Reputation: 1054
Working in C# I have an array of strings. Some of these strings are real words, others are complete nonsense. My goal is to come up with a way of deciding which of these words are real and which are false.
I had planned to find some kind of word list online that I could bring into my project, turn into a list, and compare against, but of course typing in "C# dictionary" comes up with an unrelated topic! I don't need a 100% accuracy rate.
To formalize the question: In C#, what is the recommended way to establish whether or not a string is a real word?
Advice and guidance is very much appreciated!
Solution
Thanks for the great answers, they were all very useful. As it happens the thing to do was ask the same question in a different wording. Searching for C# spellcheck brought up some great links and I ended up using Nhunspell which you can get through NuGet, and is very easy to use.
Upvotes: 0
Views: 130
Reputation: 1294
The problem is that "Dictionary" is a type within the framework. So, searching with that word will end up with all sorts of results. What you are basically wanting to do is Spell Check. This will determine if a word is valid or not.
Searching for C# spell check yielded some promising results. Searching for open source spell check also has some.

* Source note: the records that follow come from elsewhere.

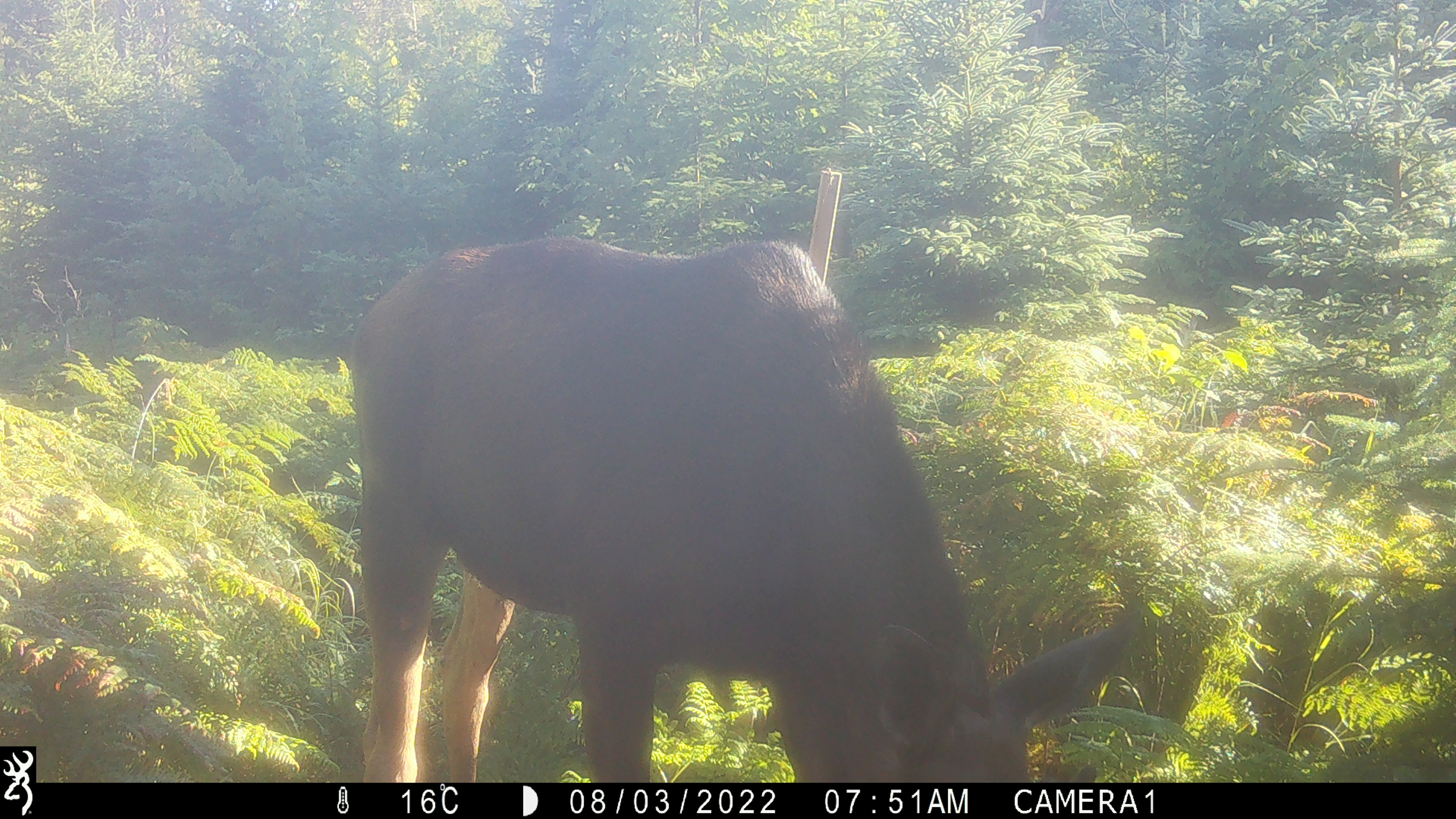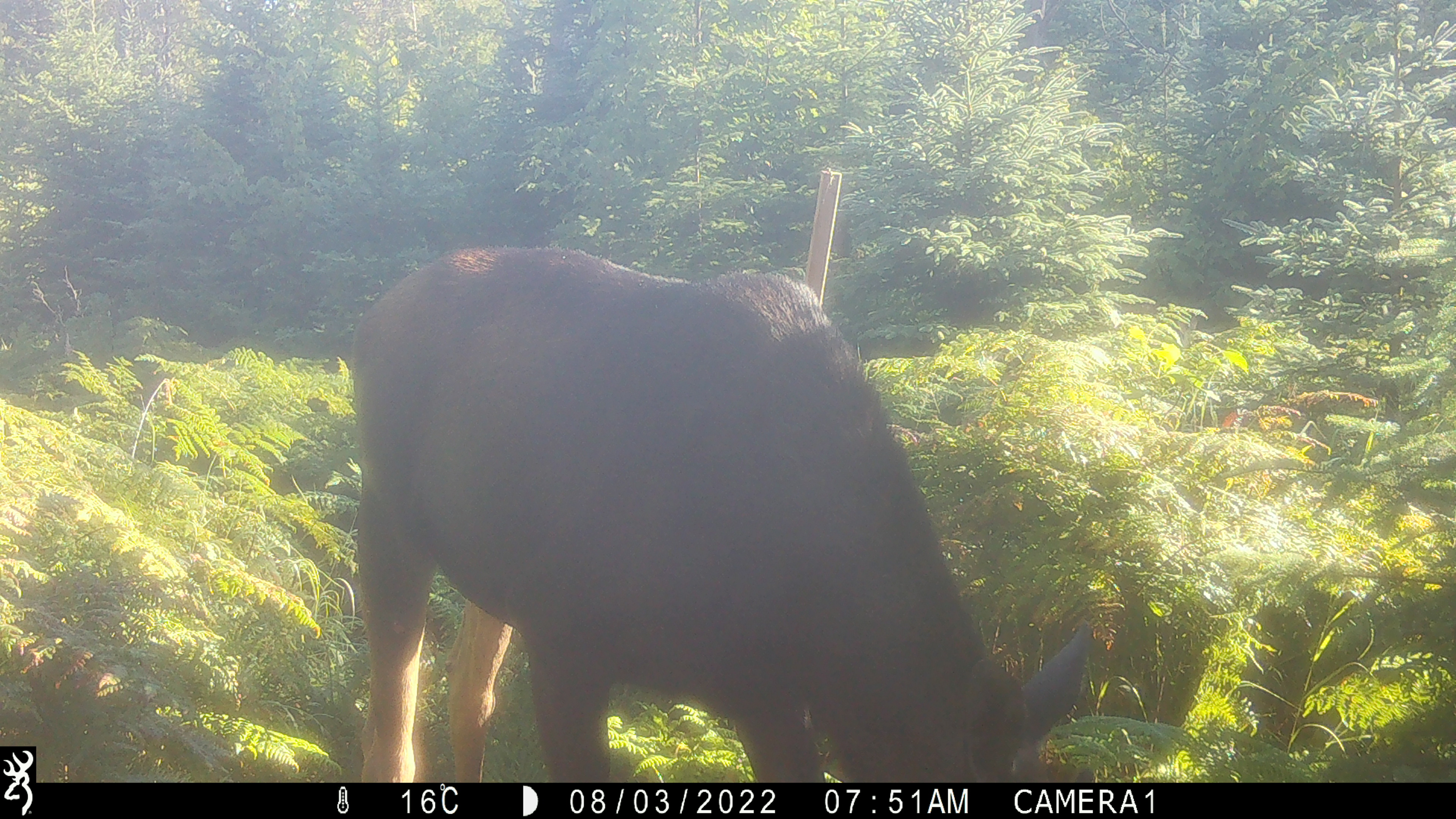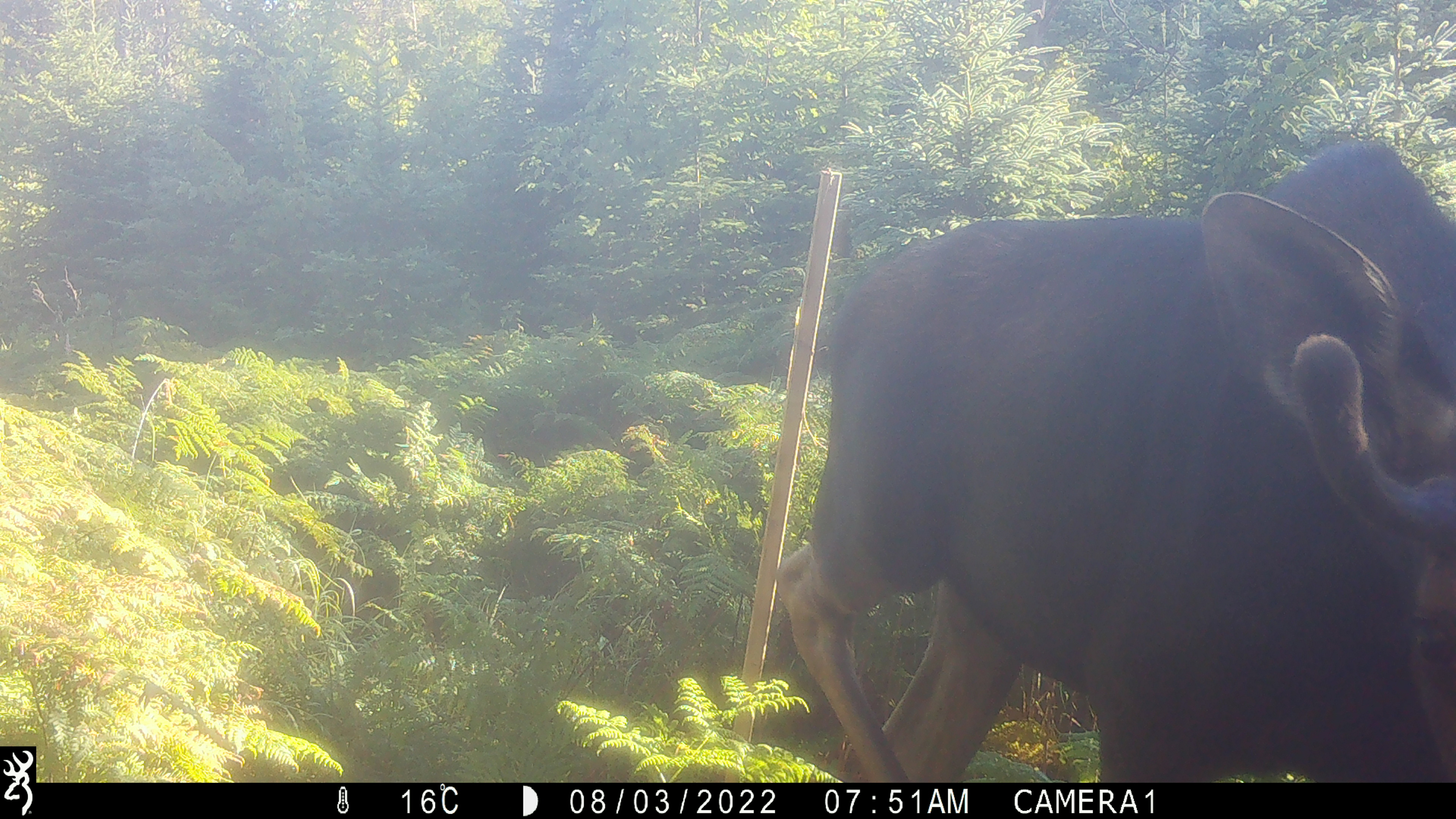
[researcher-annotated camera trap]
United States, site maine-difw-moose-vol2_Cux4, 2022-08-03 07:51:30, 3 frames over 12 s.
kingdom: Animalia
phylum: Chordata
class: Mammalia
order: Artiodactyla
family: Cervidae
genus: Alces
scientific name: Alces alces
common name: moose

I have previously implemented one of the open source ones within a VB6 project. I think it was ASpell. I haven't had to use spell check library within C#, but I'm sure there is one, or at least one with a .NET wrapper to make implementation easier.
If you have special case words that do not exist in the dictionary/word file for a spell check solution, you can add them.
Upvotes: 1
Reputation: 36524
I don't know of any word list file included by default on Windows, but most Unix-like operating systems include a words
file for this purpose. Someone has also posted a words file on github suggested for use in Windows projects. These files are simple lists of words, one per line.
Upvotes: 1
Reputation: 1651
To do this I would use a freely available dictionary for linux (googling "linux dictionaries" should get you on the right track), read and parse the file, and store it in a C# System.Collections.Generic.HashSet collection. I would probably store everything as .ToUpper() or as .ToLower() but this depends on your requirements.
You can then check if any arbitrary string is in the HashSet efficiently.
Upvotes: 1